Ding dong, the witch is dead.
And all these are now made by Agilent, while HP's business model seems to be overcharging for ink cartridges and advertising "HP Invent"
Stockholders, watch for Fiorina's name as a nominee for your board of directors, and vote no. Maybe a useless gesture but at least you know you're doing the right thing.
Actually,
Carly Fiorina - HP's greatest mistake.
Unless she is to take over CBS. Then the vote is YES! (Or am I wishing too much pain on CBS?)
HP aggressively moved their own factories to the PRC and drove their suppliers to do the same. I wonder how much their costs of quality and logistics increased. I further wonder how much the inevitable loss of intellectual property when the crooks who work in those PRC factories sold it to Lenovo and the like, has harmed their ability to make their numbers in Asia and elsewhere?
pity that she'll never know the feeling of watching
her livelihood move to Mumbai/Bangalore/Guandong..
saying that it was a sucker move to pick up CPQ who
previously was suckered into picking up DEC.
DEC was a great company in its day but failed to change
with the times. I still remember KO's "Un*x = snakeoil"
comment...
Be nice now.......HP makes outstanding printers.
I am with you. With a few notable exceptions such as Michael Dell, T.J. Rodgers and perhaps, Scott McNealy, it seems to me that an inordinate percentage of high tech C levels are libs.
As I said in #22, sometimes there's a hidden agenda.
Carly is not unlike many CEO's brought in from outside the company. They come in needing to make a big statement on the direction of the company and in a lot of the cases don't have all the facts on the ramifications which will follow. After the deed is done then they are hard pressed to admit their failure. Buying Compact at the time HP did was regarded by most as being fool hardy at best. What she did was take a good company and sped good cash on a bad declining one. What she gained was not worth the cost HP paid in employee satisfaction and lost company value. Hind sight is 20/20 and in this case her myopia really shows.
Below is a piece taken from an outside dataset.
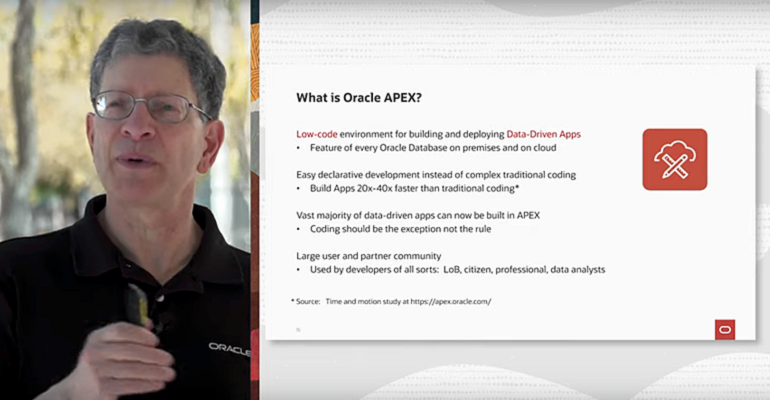 Oracle VP Andrew Mendelsohn and APEX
Carly should have remembered the old saying "remember who brings you to the dance" and strengthened the RD of their traditional core technologies. Carly should understand one thing. The pain she is probably experiencing now is only a very small infinite fraction of what the former HP and Compact employees felt through her mismanagement.
for some reason I have the notion that seeing HP products today will be like seeing PanAM in 2001.
I think they really missed the boat with the Ipaq PocketPC.
If they could have parlayed that into the phones more agressivly it would have been as universal as wristwatches.
There. Fixed it.
The most amazing thing is that an upstart hasn't collapsed the ink market like a house of cards. HPs competitors bought into it and are just as vulnerable.
KO ruined DEC by refusing to develop a decent management team - instead he had very bright technicians who couldn't manage - who were easy marks for manipulation by the those adept at playing inside politics - the real 'ride 'em hard and dump 'em' crowd cited earlier. The techie's designed and built quality products they couldn't sell; the politicians voted themselves and their 'team's fat bonuses and ignored the changes in the market.
KO was finally (and deservedly) dumped after two major screwups (that cost a lot of employees their wealth):
1)Letting PC's do to him what DEC did to IBM
2)Unsuccessfully and embarrassingly fighting the UNIX/Open Systems market evolution.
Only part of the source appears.